**Passage provided**
..............................

Is there any area of your life where being confident, poised and feeling good about yourself would not be of benefit?

You can begin building an unshakeable belief in yourself. Daily you can generate the beliefs and attitudes crucial to the mind set of success.

A Defeated Self-Image

Born in 1606, the 9th child of a moderately well to do family this boy suffered from severe self-doubt and lack of confidence. He was known to have long bouts of depression during which he would sit alone in a shared bedroom.

School for him was a trial. Though he worked hard at his subjects, Latin, which was considered the most essential skill to any well bred Dutchman, eluded him. The more he struggled with Latin the worse he felt about himself. In the competitive school he attended most of his fellow classmates had little to do with him because he was not considered bright enough.

To occupy his time when he should have been working on his studies, he often doodled. As he got closer to his teen years his lack of confidence and low self-esteem worsened and his bouts of depression lengthened. This downward spiral resulted from listening to the negativity of what others said about him, desperately worrying his parents.

His one activity that was semi-good, was that he would draw caricatures of people and rough sketches of his environment. His mother and father discussed repeatedly that scholarship was never going to be his strength and that with luck he would find some career to support himself.

Growth of Skill and Passion

For years they had watched him sketch, and wondered if perhaps he could find a way to grow his skill in art. So at age 15, he was apprenticed to a history book artist. From the one-on-one mentoring he received, his skill and technique rapidly evolved, and his confidence and belief in himself began to expand.

..............................

**Excerpted records**
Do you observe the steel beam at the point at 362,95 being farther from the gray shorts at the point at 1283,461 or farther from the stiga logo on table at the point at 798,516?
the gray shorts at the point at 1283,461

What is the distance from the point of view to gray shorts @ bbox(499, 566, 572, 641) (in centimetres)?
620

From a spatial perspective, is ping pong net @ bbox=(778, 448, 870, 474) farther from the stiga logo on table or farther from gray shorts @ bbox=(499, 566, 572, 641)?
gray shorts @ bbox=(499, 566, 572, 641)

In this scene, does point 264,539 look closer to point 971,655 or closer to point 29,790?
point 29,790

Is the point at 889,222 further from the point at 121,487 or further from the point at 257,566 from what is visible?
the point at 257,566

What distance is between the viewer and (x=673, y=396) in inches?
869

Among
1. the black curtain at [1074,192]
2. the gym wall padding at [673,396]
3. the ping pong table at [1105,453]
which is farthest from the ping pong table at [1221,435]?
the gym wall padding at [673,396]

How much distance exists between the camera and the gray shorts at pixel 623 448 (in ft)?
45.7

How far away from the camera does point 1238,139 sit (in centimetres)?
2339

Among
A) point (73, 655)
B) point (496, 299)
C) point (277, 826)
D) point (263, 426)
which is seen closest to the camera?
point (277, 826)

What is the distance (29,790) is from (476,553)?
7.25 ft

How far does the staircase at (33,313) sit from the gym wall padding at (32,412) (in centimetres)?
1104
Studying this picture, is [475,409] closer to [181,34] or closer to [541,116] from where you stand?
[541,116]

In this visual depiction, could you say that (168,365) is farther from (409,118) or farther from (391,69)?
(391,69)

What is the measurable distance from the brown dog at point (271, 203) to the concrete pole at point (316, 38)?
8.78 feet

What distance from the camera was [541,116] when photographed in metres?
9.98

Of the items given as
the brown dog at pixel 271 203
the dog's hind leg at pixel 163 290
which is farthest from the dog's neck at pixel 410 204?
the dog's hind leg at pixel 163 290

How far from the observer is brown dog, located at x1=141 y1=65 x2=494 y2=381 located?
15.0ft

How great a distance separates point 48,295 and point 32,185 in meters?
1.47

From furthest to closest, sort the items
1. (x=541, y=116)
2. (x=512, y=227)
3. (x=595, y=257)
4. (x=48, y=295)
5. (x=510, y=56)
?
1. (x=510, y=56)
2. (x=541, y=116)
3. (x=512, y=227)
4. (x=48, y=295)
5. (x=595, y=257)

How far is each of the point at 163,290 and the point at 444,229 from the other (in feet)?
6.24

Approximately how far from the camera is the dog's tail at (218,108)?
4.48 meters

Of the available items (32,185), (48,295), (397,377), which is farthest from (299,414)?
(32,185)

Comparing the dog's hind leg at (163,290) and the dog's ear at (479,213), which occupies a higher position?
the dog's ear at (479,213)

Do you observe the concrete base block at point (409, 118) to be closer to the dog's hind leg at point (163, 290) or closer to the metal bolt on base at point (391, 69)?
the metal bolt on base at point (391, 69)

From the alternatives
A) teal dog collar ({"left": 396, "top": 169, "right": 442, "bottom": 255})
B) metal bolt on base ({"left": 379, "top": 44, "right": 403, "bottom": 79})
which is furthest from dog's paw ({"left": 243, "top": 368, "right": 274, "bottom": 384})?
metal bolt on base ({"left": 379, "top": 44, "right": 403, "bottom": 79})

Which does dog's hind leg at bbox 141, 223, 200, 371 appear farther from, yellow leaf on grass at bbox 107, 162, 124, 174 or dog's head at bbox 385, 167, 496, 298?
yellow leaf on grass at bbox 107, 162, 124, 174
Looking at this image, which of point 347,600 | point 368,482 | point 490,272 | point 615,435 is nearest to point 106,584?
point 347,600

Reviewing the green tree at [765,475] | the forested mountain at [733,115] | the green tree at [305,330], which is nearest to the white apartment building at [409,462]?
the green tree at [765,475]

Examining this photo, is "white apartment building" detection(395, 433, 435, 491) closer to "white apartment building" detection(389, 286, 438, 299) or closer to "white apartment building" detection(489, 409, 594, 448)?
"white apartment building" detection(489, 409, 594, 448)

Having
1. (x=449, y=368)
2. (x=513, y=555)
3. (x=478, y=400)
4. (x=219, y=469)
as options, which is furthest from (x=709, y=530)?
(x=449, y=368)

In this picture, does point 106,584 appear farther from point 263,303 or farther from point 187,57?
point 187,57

..............................

**Work to do**
A: In the passage about the boy born in 1606, which school subject eluded him despite his hard work?
B: Resume the passage about the boy born in 1606 from its last sentence, in the same style.
The records play no part in this work.

**Responses to the exercise**
A: Latin eluded him.

B:
By age 19 he began to do privately commissioned artworks and personal portraits for the wealthy. At this time he also opened his own studio and began to privately tutor a handful of other artists.

By age 22 he was beginning to be known as a master of portrait painting. At that time he painted the portrait of the Dutch Prince Frederick Hendrick. From this work, he became famous throughout Europe as a result of his amazing portraiture for the Prince and for other members of the Court of Haig.

Until he died in 1669, Rembrandt van Rijn was highly regarded for his numerous contributions to painting, etching and the teaching of hundreds of artists—many of whom went on to become famous themselves.

In a letter he wrote to one of his brothers, Rembrandt said that his art didn’t really begin to be exceptional until he began feeling good about himself as a person. That as he liked himself better, it opened his creativity. It lifted his spirits and allowed him to begin truly delving deep into his own talents.

As he felt better about himself his skill blossomed overcoming those limiting beliefs that gave him low self-esteem and lack of self-confidence. It opened him to his potential and helped him enjoy his life and furthered his growing skill.

The Ways Emotions Are Created

Why does low self-esteem or low self-confidence happen? There are many reasons but the primary cause is our own negative thinking and negative self-talk patterns.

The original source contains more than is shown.